Integrationspreis belohnt Einsatz für Flüchtlinge und Arme
Ein Preisgeld hatte Kirsten Goetze nicht im Sinn, als sie beschloss zu kämpfen. Mit den Plakaten hatte es angefangen - diesen Aushängen, die den Nachbarn weismachen wollten, das neue Flüchtlingsheim in der Soorstraße bedeute einen Verlust von Lebensqualität im beschaulichen Westend. Also startete Kirsten Goetze ein Gegenprogramm zur fremdenfeindlichen Kampagne und gründete eine Initiative. Kurz darauf begann die Gruppe "Willkommen in Westend" ihrerseits an die Nachbarschaft zu appellieren. Sie klärte auf über das Schicksal der Heimbewohner, die politisch verfolgt wurden und vor Kriegen flüchten mussten. Aufmarschierenden NPD-Anhängern stand dank Goetzes Einsatz eine Überzahl von Gegendemonstranten im Weg. Protestaktionen verebbten, ein Geist der Hilfsbereitschaft kehrte ein. Nun kam der Lohn: Kirsten Goetze erhielt von Bürgermeister Reinhard Naumann (SPD) den Integrationspreis des Bezirks als Einzelperson, nahm 500 Euro entgegen - und kaufte davon 80 Heimkindern Geschenke.
Ähnlich gemeinnützig dürfte der Seeling-Treff, eine Tagesstätte für Wohnungslose und mittellose Menschen, mit ihrem Gewinn verfahren haben.

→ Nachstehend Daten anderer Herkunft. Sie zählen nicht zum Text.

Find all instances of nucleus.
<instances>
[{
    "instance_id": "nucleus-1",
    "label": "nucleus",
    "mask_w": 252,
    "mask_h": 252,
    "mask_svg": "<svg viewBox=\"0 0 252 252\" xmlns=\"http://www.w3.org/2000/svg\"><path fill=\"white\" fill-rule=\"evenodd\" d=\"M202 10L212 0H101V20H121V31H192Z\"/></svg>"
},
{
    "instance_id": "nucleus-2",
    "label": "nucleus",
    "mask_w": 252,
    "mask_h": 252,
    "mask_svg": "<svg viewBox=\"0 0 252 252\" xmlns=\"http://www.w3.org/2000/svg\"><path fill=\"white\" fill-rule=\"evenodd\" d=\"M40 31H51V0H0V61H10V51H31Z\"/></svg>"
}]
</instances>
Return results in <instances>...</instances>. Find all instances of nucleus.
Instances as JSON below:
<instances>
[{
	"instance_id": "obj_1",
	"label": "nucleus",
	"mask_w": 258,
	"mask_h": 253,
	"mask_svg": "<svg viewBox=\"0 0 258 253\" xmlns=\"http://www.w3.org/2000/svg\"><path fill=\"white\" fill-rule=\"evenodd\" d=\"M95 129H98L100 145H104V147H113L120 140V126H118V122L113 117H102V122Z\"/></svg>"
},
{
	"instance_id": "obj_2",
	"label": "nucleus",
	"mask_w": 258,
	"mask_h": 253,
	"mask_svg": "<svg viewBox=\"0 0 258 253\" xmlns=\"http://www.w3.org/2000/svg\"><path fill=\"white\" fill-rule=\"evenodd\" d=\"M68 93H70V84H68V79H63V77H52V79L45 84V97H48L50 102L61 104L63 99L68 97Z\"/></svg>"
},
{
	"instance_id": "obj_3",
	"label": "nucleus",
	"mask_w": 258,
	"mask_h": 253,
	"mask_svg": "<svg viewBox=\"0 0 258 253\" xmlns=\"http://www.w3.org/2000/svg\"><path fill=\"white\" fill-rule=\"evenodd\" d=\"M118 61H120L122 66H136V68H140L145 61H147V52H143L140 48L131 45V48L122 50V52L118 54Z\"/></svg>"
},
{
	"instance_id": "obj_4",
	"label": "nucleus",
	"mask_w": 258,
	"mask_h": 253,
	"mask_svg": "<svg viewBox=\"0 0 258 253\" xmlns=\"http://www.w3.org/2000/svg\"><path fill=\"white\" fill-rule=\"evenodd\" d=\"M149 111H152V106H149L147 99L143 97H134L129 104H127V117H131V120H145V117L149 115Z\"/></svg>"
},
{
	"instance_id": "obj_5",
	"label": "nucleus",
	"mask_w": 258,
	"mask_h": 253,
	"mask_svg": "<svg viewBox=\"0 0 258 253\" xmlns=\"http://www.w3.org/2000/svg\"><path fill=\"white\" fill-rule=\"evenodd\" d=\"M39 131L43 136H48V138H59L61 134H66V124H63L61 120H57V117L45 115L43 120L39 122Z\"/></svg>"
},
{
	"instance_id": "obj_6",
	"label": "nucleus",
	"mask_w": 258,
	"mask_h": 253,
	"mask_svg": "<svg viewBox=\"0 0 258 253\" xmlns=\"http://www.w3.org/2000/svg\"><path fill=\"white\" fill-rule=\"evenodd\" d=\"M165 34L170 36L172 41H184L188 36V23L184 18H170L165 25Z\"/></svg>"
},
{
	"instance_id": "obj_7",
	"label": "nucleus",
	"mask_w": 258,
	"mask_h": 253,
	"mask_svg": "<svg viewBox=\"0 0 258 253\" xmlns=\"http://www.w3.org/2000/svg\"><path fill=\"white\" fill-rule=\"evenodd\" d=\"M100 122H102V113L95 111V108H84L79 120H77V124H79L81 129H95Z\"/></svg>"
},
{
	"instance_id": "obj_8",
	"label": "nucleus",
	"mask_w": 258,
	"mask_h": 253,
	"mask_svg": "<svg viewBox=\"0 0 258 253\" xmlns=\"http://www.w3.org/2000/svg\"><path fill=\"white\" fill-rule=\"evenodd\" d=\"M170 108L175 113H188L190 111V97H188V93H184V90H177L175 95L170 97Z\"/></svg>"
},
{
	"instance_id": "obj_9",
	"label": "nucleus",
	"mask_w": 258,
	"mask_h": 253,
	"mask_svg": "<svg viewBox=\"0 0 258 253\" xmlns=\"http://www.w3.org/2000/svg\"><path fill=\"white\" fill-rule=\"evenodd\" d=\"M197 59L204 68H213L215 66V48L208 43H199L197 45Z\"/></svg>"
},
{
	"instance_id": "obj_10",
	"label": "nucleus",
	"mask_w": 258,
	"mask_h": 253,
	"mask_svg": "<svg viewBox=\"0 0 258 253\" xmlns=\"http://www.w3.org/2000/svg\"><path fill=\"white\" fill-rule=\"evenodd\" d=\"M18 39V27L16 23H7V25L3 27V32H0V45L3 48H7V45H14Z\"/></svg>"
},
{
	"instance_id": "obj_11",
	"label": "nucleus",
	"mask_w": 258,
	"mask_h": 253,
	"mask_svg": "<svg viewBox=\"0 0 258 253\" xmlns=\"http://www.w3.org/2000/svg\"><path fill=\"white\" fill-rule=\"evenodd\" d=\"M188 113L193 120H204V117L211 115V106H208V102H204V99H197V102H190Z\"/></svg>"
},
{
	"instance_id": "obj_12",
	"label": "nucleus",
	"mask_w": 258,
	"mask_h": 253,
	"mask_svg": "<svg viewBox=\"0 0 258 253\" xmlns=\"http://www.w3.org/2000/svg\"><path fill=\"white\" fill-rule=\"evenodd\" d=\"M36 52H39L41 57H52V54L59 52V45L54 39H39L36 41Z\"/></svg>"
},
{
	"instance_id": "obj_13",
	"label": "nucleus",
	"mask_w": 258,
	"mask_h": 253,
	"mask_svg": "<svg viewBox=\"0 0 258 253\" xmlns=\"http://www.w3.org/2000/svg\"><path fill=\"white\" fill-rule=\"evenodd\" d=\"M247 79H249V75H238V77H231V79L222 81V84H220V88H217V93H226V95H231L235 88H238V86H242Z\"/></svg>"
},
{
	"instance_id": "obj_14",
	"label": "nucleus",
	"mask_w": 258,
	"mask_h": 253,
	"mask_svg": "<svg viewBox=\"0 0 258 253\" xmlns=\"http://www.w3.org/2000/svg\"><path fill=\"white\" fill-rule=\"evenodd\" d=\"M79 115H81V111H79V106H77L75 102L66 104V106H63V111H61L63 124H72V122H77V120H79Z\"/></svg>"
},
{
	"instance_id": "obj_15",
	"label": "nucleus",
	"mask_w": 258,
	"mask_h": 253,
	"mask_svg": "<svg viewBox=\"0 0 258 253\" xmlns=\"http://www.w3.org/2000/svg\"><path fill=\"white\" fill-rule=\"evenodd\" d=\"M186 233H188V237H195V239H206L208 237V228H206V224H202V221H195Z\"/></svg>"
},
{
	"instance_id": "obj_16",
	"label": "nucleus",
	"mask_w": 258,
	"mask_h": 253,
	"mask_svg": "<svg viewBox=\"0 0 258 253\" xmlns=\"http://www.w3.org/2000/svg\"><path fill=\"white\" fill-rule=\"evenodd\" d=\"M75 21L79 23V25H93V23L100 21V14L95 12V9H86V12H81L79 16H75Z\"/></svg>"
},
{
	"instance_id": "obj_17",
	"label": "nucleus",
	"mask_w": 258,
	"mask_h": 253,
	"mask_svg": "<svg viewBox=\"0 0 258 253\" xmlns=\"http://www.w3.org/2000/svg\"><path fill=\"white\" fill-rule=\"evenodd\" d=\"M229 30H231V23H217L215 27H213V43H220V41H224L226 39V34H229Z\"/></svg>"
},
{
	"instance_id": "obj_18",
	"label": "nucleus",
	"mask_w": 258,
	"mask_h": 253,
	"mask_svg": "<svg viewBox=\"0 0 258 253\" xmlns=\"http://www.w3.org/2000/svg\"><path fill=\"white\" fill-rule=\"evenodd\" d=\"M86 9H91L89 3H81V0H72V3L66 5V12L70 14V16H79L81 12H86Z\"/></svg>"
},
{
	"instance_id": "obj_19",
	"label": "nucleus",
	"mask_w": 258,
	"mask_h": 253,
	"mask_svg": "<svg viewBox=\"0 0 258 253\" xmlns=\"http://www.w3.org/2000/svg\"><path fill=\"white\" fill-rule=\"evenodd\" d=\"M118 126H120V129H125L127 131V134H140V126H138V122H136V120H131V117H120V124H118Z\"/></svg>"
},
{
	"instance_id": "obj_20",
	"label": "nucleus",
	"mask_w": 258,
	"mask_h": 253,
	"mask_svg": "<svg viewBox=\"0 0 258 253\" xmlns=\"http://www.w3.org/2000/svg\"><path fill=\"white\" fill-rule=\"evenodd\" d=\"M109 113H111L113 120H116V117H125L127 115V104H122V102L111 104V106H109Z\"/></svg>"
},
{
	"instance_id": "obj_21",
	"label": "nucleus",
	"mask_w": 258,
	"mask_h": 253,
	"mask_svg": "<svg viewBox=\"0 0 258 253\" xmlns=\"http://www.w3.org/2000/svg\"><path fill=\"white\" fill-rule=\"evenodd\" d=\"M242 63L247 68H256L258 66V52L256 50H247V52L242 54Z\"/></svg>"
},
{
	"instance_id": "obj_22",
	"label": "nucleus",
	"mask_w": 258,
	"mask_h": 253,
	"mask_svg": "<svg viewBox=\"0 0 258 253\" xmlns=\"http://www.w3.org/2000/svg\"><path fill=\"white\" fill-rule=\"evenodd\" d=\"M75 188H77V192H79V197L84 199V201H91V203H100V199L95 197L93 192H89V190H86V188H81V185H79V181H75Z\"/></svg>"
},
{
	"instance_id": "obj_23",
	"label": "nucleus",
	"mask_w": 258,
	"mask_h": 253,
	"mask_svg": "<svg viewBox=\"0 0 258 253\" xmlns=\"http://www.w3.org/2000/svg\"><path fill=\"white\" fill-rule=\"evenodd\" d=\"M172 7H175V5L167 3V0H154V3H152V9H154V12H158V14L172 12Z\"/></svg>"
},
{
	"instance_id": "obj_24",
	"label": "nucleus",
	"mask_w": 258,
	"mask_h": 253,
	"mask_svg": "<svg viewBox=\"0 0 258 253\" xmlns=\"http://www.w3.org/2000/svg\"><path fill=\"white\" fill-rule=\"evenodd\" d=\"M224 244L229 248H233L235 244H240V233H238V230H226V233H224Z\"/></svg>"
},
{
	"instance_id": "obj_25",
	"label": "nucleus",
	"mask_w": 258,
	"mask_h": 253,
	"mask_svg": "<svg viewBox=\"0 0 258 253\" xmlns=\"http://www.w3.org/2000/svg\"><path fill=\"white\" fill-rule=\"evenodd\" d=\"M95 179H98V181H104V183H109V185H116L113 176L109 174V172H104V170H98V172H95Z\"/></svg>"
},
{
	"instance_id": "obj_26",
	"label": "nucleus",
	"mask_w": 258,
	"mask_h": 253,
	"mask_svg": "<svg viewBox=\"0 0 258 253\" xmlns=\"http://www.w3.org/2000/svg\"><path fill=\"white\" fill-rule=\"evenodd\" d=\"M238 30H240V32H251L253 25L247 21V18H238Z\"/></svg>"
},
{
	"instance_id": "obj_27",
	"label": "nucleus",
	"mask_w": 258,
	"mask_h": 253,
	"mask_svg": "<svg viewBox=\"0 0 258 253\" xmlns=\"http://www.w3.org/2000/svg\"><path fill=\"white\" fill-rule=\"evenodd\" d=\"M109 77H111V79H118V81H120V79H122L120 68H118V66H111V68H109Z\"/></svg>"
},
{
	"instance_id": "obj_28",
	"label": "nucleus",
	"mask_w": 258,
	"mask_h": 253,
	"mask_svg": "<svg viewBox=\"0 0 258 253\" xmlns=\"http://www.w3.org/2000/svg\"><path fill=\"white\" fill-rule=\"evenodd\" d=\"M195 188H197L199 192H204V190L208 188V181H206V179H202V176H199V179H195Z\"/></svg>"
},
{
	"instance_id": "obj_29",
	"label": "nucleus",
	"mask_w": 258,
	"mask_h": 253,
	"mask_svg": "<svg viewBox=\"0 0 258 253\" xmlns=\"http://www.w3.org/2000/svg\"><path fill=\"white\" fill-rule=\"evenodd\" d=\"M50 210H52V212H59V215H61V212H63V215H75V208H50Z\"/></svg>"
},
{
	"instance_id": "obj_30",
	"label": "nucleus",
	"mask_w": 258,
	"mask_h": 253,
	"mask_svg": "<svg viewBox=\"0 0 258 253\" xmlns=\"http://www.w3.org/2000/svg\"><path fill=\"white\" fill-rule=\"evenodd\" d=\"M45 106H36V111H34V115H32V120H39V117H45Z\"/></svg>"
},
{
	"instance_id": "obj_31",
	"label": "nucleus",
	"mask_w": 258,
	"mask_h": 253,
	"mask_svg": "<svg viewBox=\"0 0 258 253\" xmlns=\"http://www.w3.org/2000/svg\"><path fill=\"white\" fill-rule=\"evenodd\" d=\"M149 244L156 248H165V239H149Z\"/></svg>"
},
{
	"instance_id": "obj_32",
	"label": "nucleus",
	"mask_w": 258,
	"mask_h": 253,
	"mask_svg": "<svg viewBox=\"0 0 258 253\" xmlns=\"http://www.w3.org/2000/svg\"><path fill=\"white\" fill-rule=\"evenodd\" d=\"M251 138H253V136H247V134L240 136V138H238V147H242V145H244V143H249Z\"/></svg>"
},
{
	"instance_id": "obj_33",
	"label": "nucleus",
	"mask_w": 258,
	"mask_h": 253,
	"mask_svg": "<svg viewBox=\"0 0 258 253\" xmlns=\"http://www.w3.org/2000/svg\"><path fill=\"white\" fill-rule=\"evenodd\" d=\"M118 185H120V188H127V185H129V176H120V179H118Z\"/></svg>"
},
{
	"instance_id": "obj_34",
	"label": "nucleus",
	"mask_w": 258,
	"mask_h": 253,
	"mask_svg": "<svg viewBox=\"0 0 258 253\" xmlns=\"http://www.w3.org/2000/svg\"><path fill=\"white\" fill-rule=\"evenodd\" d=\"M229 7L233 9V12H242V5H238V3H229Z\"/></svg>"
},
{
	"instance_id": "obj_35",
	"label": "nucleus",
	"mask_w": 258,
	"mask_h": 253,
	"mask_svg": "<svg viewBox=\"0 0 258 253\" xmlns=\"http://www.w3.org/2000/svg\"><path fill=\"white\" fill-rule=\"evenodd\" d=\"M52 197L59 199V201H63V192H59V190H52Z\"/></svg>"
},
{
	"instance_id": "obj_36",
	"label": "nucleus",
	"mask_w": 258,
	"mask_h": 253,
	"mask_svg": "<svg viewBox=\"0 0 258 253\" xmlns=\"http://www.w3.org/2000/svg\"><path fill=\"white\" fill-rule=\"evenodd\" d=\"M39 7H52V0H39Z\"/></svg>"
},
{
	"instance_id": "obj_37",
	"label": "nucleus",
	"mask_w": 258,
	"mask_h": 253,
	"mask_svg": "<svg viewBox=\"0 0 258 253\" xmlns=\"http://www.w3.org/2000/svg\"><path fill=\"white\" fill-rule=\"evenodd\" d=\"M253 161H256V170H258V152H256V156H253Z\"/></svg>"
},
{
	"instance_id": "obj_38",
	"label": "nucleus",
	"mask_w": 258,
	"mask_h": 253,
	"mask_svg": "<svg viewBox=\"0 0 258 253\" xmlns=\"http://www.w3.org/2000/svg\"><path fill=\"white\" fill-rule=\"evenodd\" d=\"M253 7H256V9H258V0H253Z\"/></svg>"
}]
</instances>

Als Preisträger in der Kategorie für Institutionen erhielt die Einrichtung, betrieben von der Gewebo-pro GmbH, 1000 Euro und anerkennende Worte von Bezirksverordnetenvorsteherin Judith Stückler. Der Seeling-Treff sei "ein Leuchtturm im Kiez", hieß es. Und das, "obwohl dort nicht wie in bekannteren Einrichtungen 30 warme Jacken hängen, sondern nur vier". Seit 29 Jahren verpflegt der Treff beinahe täglich über 100 hilfsbedürftige Gäste.
Abgerundet wurde die Preisverleihung durch einen Redebeitrag der früheren Berliner Ausländerbeauftragten Barbara John, der immer noch Menschen mit Überfremdungsängsten begegnen. Johns Erklärung hierfür: "Sie glauben selbst nicht an die Werte, die das wichtigste in unserem Land sind." Und sie meint nicht etwa die Errungenschaften des Sozialstaats, sondern Werte wie freie Meinungsäußerung und freie Wahl von Partner und Beruf. Um daran teilzuhaben, kämen die meisten Menschen nach Deutschland, nicht um die Freiheit zu unterwandern.